The major issue for you is probably Iraq. While the media likes to nitpick about this detail or that, if you review all of the president’s options, he really didn’t have much of a choice but to go into Iraq, even without the stockpiles we thought were there. [*] What would you have done if you were President, you’d been told personally by Putin that Saddam was busy planning terrorist attacks against the US, and you also knew that he had been bribing members of the Security Council?
President Bush has been willing to take the fight to the terrorists, something Senator Edwards praised in the debates saying: “The best defense is a good offense.”

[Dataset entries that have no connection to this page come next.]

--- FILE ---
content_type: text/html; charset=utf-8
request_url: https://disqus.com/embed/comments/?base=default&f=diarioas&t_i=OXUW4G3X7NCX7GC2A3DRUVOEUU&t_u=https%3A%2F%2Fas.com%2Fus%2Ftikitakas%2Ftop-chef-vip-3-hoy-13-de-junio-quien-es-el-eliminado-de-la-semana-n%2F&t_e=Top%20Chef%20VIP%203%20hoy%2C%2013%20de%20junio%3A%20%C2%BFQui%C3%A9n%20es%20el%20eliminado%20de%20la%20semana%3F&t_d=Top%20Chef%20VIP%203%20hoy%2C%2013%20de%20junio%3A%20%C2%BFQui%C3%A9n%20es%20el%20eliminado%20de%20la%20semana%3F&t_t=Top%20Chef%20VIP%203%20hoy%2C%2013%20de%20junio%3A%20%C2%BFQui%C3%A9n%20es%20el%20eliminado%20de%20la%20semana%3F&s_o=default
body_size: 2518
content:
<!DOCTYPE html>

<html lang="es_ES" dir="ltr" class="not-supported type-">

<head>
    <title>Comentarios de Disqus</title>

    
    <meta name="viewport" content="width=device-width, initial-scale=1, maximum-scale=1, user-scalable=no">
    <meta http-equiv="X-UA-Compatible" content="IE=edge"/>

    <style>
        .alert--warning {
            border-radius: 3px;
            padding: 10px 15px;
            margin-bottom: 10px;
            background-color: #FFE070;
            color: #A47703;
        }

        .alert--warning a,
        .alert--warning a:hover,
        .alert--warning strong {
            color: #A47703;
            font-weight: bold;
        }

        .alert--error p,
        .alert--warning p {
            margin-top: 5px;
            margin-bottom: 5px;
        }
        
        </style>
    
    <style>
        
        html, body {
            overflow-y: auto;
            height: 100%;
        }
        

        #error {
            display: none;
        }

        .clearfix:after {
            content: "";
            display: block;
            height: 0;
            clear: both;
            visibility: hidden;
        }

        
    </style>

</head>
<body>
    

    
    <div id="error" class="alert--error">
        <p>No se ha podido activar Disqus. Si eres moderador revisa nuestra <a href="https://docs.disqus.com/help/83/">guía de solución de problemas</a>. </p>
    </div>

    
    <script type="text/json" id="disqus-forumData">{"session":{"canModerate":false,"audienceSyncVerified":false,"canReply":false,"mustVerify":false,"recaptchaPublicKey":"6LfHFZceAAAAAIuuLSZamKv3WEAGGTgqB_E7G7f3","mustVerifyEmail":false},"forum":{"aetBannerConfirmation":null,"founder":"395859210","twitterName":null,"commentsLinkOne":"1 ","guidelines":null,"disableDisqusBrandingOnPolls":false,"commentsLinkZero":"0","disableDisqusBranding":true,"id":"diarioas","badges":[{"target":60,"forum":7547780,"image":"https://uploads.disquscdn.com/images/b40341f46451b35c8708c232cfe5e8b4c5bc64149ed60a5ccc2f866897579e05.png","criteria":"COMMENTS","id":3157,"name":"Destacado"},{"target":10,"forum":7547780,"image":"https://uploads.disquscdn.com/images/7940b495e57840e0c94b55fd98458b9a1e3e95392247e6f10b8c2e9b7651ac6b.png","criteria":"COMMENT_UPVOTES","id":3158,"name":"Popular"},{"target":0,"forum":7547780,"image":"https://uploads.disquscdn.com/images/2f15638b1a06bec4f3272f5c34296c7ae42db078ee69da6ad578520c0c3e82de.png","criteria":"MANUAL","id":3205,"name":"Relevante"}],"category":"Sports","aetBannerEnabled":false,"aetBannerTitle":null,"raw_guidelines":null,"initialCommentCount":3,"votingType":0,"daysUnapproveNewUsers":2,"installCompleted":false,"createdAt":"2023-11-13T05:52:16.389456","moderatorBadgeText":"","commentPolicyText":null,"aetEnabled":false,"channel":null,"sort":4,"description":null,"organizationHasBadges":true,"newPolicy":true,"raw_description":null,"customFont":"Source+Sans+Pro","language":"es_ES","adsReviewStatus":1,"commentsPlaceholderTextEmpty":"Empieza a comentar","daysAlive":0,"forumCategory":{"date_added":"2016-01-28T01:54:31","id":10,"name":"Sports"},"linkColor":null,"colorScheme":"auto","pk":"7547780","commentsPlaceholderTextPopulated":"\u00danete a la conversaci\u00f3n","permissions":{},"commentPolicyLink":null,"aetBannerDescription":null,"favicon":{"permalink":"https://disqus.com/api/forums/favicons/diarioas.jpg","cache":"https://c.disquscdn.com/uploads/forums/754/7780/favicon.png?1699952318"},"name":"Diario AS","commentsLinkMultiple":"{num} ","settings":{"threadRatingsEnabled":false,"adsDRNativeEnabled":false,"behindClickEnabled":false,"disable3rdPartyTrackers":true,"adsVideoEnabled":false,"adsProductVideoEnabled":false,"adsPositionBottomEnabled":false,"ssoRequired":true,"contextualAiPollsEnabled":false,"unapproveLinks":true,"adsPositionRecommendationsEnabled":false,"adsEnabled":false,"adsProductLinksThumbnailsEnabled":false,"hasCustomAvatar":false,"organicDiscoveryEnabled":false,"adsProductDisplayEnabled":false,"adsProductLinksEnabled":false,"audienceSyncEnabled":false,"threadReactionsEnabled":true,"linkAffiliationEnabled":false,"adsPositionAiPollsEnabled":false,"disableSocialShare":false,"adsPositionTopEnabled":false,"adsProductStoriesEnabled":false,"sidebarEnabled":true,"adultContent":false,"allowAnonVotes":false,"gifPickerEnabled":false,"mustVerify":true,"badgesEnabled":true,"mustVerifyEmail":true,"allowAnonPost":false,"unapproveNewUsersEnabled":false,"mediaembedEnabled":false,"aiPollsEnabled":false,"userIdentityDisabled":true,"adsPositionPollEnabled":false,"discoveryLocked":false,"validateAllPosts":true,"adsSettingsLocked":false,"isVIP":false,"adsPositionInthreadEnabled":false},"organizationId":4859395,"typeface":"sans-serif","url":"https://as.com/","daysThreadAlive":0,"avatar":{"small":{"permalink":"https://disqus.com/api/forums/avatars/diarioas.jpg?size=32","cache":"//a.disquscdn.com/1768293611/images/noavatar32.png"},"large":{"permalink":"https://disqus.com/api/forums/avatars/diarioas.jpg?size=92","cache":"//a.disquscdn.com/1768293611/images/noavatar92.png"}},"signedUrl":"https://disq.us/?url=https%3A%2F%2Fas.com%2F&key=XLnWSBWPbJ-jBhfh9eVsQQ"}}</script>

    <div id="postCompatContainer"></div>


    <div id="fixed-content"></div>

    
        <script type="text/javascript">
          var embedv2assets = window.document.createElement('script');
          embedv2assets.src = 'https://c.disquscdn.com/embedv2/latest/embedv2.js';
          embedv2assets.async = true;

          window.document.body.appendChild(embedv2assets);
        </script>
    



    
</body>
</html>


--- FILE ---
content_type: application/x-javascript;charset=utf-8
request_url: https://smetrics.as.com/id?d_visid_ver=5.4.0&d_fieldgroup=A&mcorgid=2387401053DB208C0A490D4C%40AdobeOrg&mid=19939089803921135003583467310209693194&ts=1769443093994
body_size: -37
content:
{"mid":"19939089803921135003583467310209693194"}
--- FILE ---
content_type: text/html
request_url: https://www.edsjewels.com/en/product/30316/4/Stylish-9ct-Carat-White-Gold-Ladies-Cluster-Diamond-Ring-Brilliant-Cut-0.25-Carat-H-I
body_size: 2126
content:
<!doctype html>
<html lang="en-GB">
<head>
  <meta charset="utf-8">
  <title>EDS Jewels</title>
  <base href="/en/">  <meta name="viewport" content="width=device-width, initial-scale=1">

So that’s probably the big negative issue for you this election. Let’s talk about some positive things about President Bush:
President Bush doesn’t just say he has a plan, he actually will tell you what it is, and you can download it in detail from his website. If you do that, you’ll find some interesting things.
President Bush has been willing to discuss reforming Social Security for the younger generation, and has promised to do so. Social Security is famous as the “third rail” in American politics, so this shows a lot of political courage to do so.
If you work for a big company, you have an alternative for your retirement: A 401K plan. If you work for a small company, you have at best, an IRA, but you can only put a little bit of money in that every year. Don’t you think its silly that big companies can help employees plan for their retirement when little companies can’t given that most people work for small businesses? If you do have a 401K, if you change jobs, you have to move the retirement plan. Part of President Bush’s plan is to let everyone have access to the same sort of quality retirement, and attach that plan to the person, not the company.
President Bush did something else that needed to be done, but was politically courageous. He helped reform the rules for overtime, something Clinton tried and failed to do, because the overtime rules had been last updated in 1945. Except President Bush was willing to do this in an election year. Now that’s a minor detail in our government actually. But it was something that needed to be done, so the President just did it.
President Bush has worked really hard to promote education, and responsible education at all levels of life, from elementary school to secondary education. There’s plenty of money in our educational system, the United States spends more then any other country per student, for which we get the least. The fact is that education is a simple problem: most of that money gets spent on administration instead of the classroom. No Child Left Behind is really about making schools actually responsible for teaching children, something that strangely enough, doesn’t happen now.
President Bush knows that tariffs or trade barriers don’t protect American jobs, they cost American jobs, because they always have. All over the world, not just in the United States, manufacturing jobs have declined. Manufacturing jobs are 20th century jobs, we need to have people that can work in 21st century jobs. We need to work smarter, not harder, so that’s why President Bush has already increased tuition grants for community college, and wants to increase them some more.
Everyone likes their own lawyer, but hates all the other lawyers. Its our lawyers that drive jobs overseas. We really need tort reform.
If you’re a big business, you can offer health insurance and provide your employees with a cafeteria plan to pay for medical expenses tax-free. If you’re a small business, you can’t offer health insurance, and if your employees buy their own plan, they get taxed on it! President Bush has promised to both make it possible for small businesses to afford health insurance, and for everyone to have their own medical account so that everyone can pay their medical expenses tax free. Now health insurance is a tough problem, so his plan is just a start, but it comes from a key idea the same idea that you see in his retirement plan: Health Insurance is about the person, not who they work for.